Apps will launch either via complex javascript (usually), or run in a separate IFRAME, also called as the SEO walled garden. This basically means that if you use a discussion forum app on your internet facing site – you basically lose all the link-followage that dumb search robots use.

On-Premises and Office365 have some differences

Well, as of today, SP2013 On-Prem vs. Office 365 have some differences. I think these differences will continue to increase. This means, you can’t in many cases, just write an app and use on both. There will be workarounds etc. but something for you to consider.

Okay, I gotta run and catch a plane now, for more practical stuff like this, see my book “SharePoint 2013 - Planet of the Apps”,

Sound off but keep it civil:

Older comments..

On 10/16/2012 3:57:08 AM James said ..
"your company will have to buy a wildcard SSL cert, which costs mucho bucks" - this is peanuts... it's few hundreds in year compared to standard consulting hourly fees which range from 150 to 300$ for an hour... so for the price of few hours of having consultant drinking coffe in your office, you'll get the this done...

So - it's definately not mucho bucks in anyway we look at this.

On 10/16/2012 5:27:25 AM Sahil Malik said ..
James - fair point. But I think we are spoilt when we think of SharePoint. One of the primary markets Microsoft (I think) would like to hit with SP2013 are the mom & pop shops. They will use Office 365, and an additional 1000 bucks for 1-2 years is going to pinch a bit. Not crazy, but still.

On 10/16/2012 1:10:24 PM Ajay Sawant said ..
Thanks for the post Sahil, Here is what I believe is one more dark side of using the SharePoint App Model.

In 2010 in case of Farm or Sandbox solution design I had a liberty to separate my SharePoint artifacts into the the different set of solution packages. For example I bundle the Content Types and Site Columns into one WSP and Style components like Master Page, Page Layouts and XSLTs are maintained into the another WSP and one more for Web Parts. This helps me to deploy only specific WSP in case of any changes... but this is not the case with SharePoint apps. I am bound to bundle all this in one single app. Because of this in case of app update I am forced to deploy all these changes even though I don't want to update them.

On 10/17/2012 7:13:35 PM Natesan said ..
I always like sandbox solutions but really confused or puzzled to read they are deprecated. Any pointers on that please? App-roximately apps are the way onwards!

By the way awesome expressions, app-lause :D


On 10/18/2012 7:42:51 AM Sahil Malik said ..
Hey Natesan,

There was some basic architectural issues with Sandbox solutions.

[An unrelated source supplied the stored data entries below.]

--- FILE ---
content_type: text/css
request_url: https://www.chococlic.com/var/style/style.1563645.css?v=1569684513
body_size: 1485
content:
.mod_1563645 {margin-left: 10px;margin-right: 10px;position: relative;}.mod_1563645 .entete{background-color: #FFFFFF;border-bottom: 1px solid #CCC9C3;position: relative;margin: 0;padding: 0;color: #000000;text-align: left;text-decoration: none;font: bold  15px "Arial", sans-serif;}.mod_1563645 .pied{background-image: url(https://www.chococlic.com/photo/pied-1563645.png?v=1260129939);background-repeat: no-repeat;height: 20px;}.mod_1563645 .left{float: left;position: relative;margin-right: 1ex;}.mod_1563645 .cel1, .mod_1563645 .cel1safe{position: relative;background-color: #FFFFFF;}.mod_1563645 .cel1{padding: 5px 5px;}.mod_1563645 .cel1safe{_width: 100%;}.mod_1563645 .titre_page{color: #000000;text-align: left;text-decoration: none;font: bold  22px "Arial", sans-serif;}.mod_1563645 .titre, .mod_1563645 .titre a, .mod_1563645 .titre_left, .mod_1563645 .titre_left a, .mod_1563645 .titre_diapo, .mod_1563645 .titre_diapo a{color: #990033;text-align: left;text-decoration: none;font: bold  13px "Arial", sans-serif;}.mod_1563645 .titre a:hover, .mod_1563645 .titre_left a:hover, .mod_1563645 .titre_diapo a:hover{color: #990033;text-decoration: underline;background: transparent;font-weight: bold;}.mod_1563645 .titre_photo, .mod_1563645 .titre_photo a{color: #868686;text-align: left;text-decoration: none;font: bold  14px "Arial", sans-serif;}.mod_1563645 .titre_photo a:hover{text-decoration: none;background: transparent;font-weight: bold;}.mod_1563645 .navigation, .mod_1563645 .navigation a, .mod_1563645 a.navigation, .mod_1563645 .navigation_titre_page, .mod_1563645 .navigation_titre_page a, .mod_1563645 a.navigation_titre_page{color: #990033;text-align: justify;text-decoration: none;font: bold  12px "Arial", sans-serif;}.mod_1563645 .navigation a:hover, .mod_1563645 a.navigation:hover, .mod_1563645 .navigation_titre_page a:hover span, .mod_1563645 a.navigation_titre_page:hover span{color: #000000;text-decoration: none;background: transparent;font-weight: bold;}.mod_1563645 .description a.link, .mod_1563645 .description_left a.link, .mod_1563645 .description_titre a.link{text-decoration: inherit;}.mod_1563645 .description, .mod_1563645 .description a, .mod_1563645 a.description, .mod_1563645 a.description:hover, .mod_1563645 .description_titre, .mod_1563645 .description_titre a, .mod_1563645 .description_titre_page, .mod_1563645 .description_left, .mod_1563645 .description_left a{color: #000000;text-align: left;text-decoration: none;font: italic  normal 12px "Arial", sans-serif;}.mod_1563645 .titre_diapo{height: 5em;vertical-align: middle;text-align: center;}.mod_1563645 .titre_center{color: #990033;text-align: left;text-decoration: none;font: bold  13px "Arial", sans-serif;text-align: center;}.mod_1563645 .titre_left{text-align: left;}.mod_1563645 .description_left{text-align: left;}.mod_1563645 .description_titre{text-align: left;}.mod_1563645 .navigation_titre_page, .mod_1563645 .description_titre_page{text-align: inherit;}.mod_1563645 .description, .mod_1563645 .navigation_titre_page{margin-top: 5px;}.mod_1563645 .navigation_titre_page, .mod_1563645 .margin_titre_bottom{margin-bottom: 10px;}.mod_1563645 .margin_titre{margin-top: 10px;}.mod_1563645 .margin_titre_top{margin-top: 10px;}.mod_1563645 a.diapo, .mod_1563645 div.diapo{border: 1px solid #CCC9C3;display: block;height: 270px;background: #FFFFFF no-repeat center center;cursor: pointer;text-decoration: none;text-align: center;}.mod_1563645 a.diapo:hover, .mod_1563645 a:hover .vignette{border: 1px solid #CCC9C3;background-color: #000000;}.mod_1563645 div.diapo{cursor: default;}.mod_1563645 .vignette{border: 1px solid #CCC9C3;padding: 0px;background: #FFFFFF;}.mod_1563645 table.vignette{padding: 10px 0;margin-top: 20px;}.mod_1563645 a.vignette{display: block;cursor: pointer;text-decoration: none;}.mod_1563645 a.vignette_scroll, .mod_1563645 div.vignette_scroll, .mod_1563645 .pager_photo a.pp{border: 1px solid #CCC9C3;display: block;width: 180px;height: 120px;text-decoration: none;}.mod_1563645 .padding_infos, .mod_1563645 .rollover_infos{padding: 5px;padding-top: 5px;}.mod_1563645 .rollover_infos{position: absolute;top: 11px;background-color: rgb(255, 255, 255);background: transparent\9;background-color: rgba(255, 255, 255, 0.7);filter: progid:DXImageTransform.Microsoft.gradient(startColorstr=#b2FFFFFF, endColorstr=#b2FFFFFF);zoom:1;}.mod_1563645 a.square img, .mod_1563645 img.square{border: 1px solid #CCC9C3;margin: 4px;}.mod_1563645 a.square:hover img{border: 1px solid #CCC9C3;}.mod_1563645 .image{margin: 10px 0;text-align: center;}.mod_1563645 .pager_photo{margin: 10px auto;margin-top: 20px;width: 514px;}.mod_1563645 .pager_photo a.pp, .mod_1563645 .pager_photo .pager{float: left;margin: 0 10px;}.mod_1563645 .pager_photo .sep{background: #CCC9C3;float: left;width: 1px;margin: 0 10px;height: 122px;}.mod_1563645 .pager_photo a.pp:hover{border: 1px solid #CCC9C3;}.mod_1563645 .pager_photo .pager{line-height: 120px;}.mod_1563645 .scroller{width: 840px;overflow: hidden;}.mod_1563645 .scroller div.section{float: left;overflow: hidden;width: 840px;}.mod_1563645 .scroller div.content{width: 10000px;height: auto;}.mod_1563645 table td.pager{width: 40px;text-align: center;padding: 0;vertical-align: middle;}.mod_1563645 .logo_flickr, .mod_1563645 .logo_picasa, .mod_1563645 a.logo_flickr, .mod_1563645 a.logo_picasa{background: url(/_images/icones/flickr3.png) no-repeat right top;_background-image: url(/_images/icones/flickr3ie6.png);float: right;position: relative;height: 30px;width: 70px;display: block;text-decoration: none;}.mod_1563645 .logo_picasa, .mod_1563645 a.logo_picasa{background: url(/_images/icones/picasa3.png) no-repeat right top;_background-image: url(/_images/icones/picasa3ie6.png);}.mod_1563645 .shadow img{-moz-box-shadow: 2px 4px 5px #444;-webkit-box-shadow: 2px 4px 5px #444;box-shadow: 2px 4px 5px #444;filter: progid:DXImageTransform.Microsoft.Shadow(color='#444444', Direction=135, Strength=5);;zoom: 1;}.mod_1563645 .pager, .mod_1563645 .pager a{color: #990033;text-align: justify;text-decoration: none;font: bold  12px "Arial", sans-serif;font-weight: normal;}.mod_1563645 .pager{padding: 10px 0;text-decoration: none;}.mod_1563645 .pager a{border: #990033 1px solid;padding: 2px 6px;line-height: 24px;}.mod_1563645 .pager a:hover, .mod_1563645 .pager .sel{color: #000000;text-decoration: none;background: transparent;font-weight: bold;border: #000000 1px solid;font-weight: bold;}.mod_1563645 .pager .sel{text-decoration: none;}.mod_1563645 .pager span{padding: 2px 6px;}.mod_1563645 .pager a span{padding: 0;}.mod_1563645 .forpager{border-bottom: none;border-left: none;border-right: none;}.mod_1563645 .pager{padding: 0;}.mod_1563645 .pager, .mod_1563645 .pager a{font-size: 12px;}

They were quite limited in what they could do - but I suspect that issue was work-around-able with the oAuth investments they have done. But still seperating stuff into it's own URL makes it more secure.

The biggest unsolved/unsolvable issue was the basic underlying architecture I think. The WCF based round robin balancer is not the choice for a code-sandbox. It's too chatty, doesn't clean up properly after it, and you will eventually run into situations where the sandboxed service becomes unavailable. Not that these issues are completely unsolvable, but when you've gone down a wrong path to begin with, it's easier to just wipe clean and start over - which is what they did.

I see some such issues in apps as well, but I do feel that a major portion of our development will shift to apps.


On 10/22/2012 3:34:18 AM N & M said ..
Ah, we're not the only ones with doubts: It just seems Apps will be a good idea at the end, but if version 1.0 will be ok?